* **RECORDED DATA**
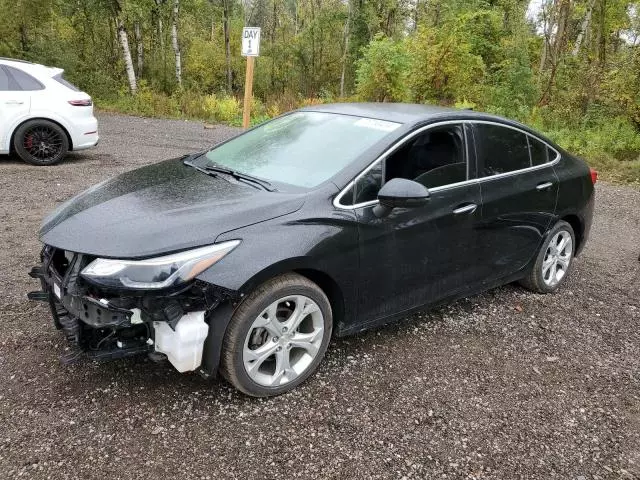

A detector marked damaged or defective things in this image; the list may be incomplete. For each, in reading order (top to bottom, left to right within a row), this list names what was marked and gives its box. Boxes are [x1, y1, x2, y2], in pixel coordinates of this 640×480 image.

exposed white airbag material [152, 310, 208, 374]
damaged black sedan [27, 105, 592, 398]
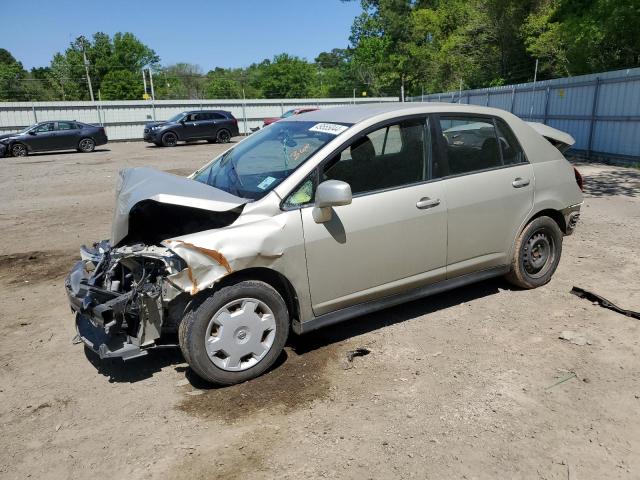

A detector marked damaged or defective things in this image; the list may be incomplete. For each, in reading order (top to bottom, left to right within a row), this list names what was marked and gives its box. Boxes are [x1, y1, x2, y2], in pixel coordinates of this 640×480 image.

crumpled front hood [110, 168, 250, 244]
damaged beige sedan [66, 104, 584, 382]
smashed front bumper [65, 244, 184, 360]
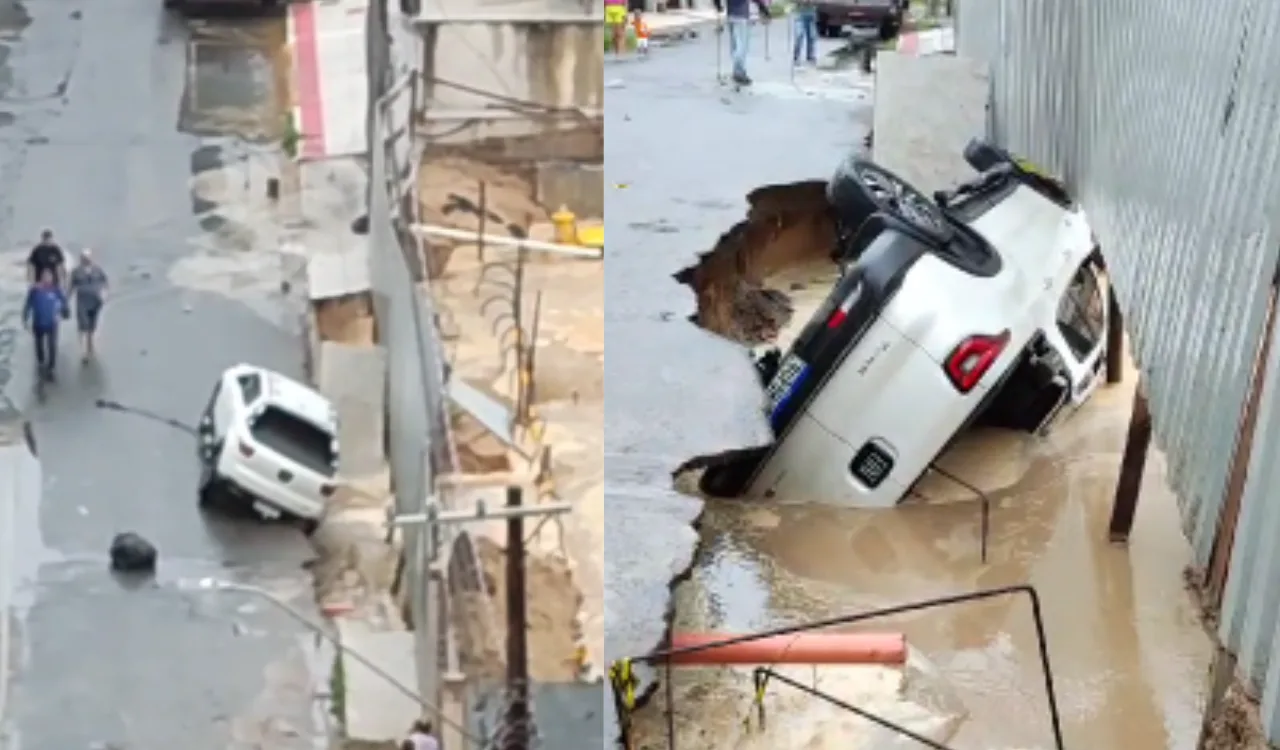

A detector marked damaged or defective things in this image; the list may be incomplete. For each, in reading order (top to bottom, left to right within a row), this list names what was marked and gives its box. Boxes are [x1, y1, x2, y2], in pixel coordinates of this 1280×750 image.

cracked asphalt [0, 2, 324, 748]
cracked asphalt [604, 22, 876, 716]
overturned vehicle [700, 138, 1112, 508]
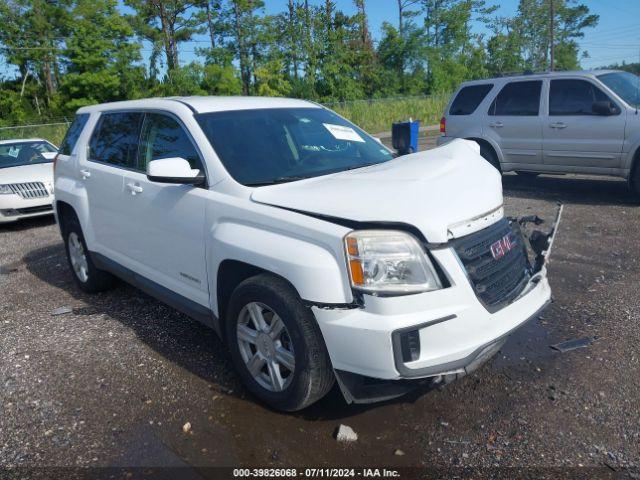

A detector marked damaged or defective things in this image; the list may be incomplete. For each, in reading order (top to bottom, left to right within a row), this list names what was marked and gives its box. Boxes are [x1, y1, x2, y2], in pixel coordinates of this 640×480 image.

damaged front bumper [314, 205, 560, 402]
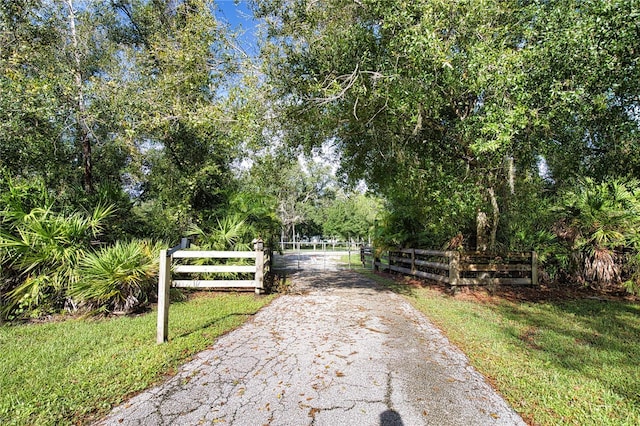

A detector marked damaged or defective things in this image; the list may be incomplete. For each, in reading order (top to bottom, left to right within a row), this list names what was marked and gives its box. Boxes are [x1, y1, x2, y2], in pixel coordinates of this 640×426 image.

cracked asphalt surface [95, 272, 524, 424]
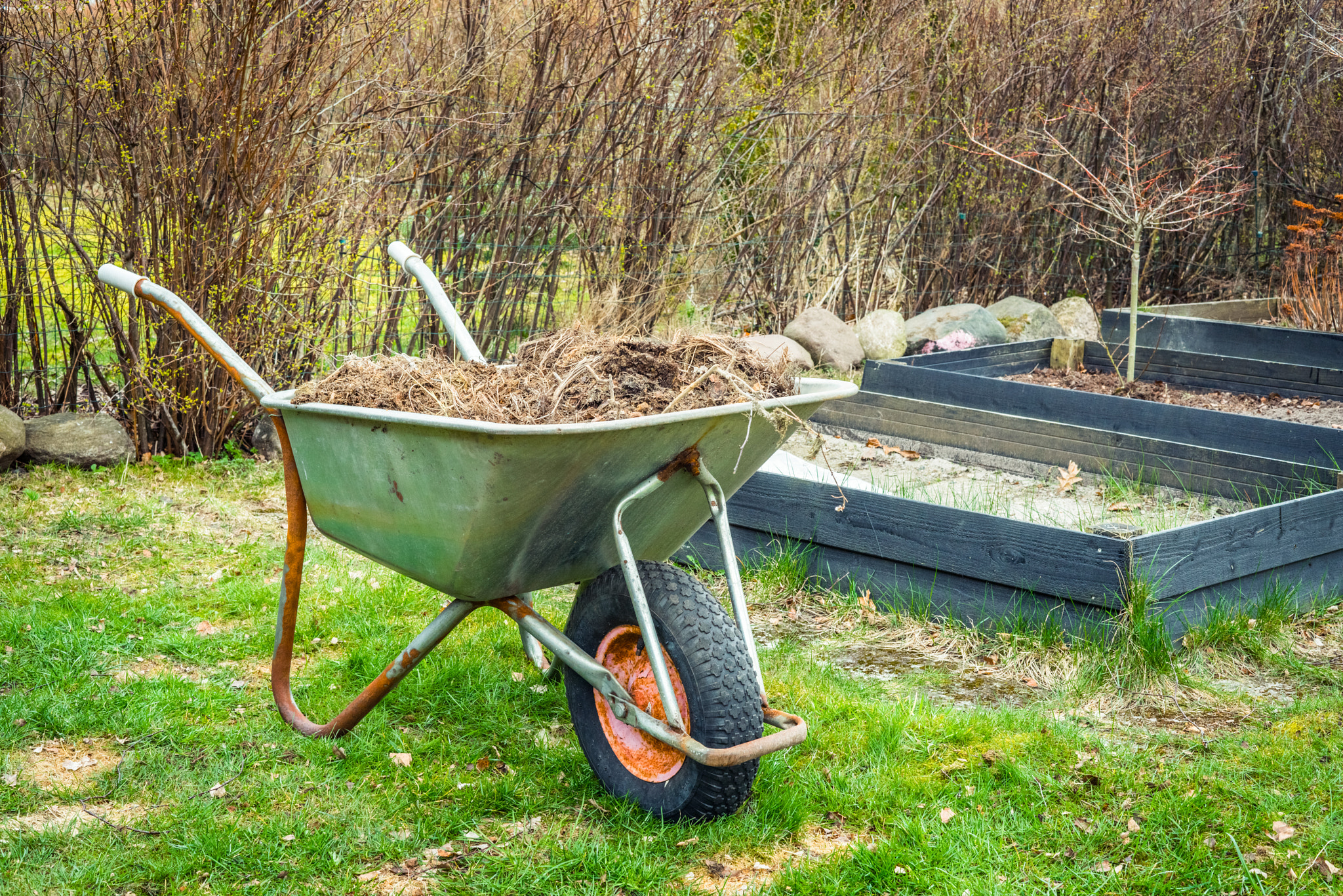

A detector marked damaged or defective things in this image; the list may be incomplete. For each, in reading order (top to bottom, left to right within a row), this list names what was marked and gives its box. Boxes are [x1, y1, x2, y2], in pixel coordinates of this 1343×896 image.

rusty metal frame [97, 262, 808, 766]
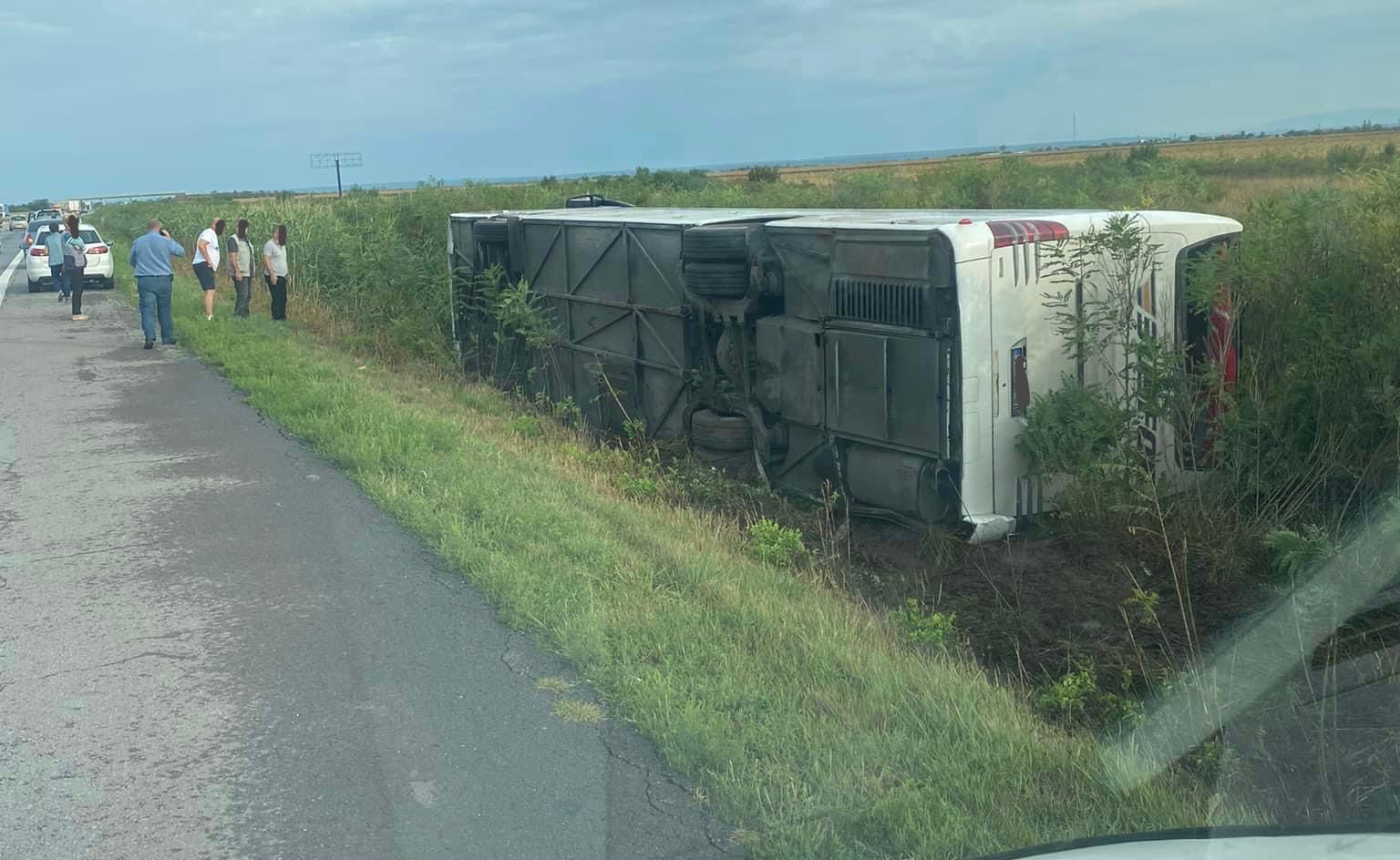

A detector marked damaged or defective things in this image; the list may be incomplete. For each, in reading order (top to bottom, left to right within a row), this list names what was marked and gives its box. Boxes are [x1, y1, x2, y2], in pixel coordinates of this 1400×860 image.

* **WORK ITEM**
Write out all of the data above exactly, without any of its pictures.

* **ANSWER TO THE PROBLEM**
A detector marked damaged or defective things in this image; the list may be incomplete. For each, in reading order (top to bottom, left to right within a row), this list names what was marked and gives its box. Boxes are [x1, y1, x2, y2], in pixel coordinates of this 640×480 image.

exposed white airbag material [152, 310, 208, 374]
damaged black sedan [27, 105, 592, 398]

A detector marked damaged or defective things in this image; the list may be incomplete. For each, in reading order (top to bottom, left to right within a row), this list names what was marked and gives its box. Boxes are [x1, y1, x2, y2], in pixel coordinates of this 640×480 image.

crumpled front hood [110, 168, 250, 244]
damaged beige sedan [66, 104, 584, 382]
smashed front bumper [65, 244, 184, 360]

A detector marked damaged or defective things in this image; the list may be incomplete. For each, in reading order (top to bottom, left to right within a row), this list names what was marked and gives its box. Boxes are [x1, y1, x2, y2], in pixel coordinates of this 1280×750 image.

cracked asphalt [0, 2, 324, 748]
cracked asphalt [604, 22, 876, 716]
overturned vehicle [700, 138, 1112, 508]

A detector marked damaged or defective things in this image; the list may be incomplete. For each, in reading order (top to bottom, left to right within a row), this list names what was marked and gives its box. Boxes are [x1, y1, x2, y2], in pixel coordinates of this 640×480 image.

damaged front bumper [314, 205, 560, 402]

A detector marked damaged or defective things in this image; the list may be incomplete. For each, in reading order (top to bottom, left to right within a row), this list names what was marked and gives its box. Boxes are [x1, y1, x2, y2], in pixel coordinates of this 640×426 image.

cracked asphalt surface [95, 272, 524, 424]

A detector marked damaged or defective things in this image; the list may be incomplete. For each, in reading order (top to bottom, left to right within a row), this list names what was marked and gives its box. Boxes are [x1, y1, x2, y2], in pixel coordinates of this 1343×896 image.

rusty metal frame [97, 262, 808, 766]

A detector marked damaged or defective things in this image; the list may be incomplete. For each, in reading order (top to bottom, left to right within a row), this list names what was marked and gives its box. Boxes are [x1, y1, x2, y2], in pixel coordinates of this 1400×860 image.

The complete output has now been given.